Where, or where is that rock that I seek, that fixed point upon which to stand and apply the lever that will move the earth?  No place!  All I can say is that I think, (and what do I know?) that Dan Kervick, like me, would say that money:  What money is, is a thing that the government brings into existence, spends into the economy and until it taxes it out of the economy it exists forever in the economy.  What money does in the economy may be related to debit and credit exchanges as well as a medium of exchange for goods and services.  Every single piece or unit of money once it is created or "born" into the system, however we choose to give it specific as well as unique identity like my serialization scheme, every unique unit of money once born lives forever.  Taxes might only put it into temporary suspense to be reintroduced to the system as required into the future as an alternative to creating "new" money to be born fresh as a baby into the system.
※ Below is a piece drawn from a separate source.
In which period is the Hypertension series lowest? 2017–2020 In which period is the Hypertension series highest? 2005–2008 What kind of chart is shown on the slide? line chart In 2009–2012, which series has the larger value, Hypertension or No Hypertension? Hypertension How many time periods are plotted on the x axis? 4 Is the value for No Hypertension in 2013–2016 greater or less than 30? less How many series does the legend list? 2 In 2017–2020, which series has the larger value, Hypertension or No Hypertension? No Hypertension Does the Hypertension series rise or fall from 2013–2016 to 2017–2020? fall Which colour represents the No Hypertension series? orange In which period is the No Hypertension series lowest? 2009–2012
That is one long whole sentence from beginning to the ending period that violates the length rule that prohibits run on sentences.  It is totally outside the rules and I am so proud of it that I will flagrantly say it again as big and bold as I wish to say it. screw the rules:

Every single piece or unit of money once it is created or "born" into the system, however we choose to give it specific as well as unique identity like my serialization scheme, every unique unit of money once born lives forever and taxes only put it into temporary suspense to be reintroduced to the system as required into the future as an alternative to creating "new" money to be born fresh as a baby into the system.

That is the way to establish what money is.  Do that and maybe you economists can figure out what money does.  All you have to do is follow each unique unit of money if you want to do micro or aggregates of uniquely serialized units of money if you want to do macro.

I say:  Mark the money by numbering every money unit to identify what it is then follow it see what money naturally does.  At least what it does in the "un-natural" conceptual system we call out economic system and, then seeing its dysfunctions, redesign the system to make it work better for us.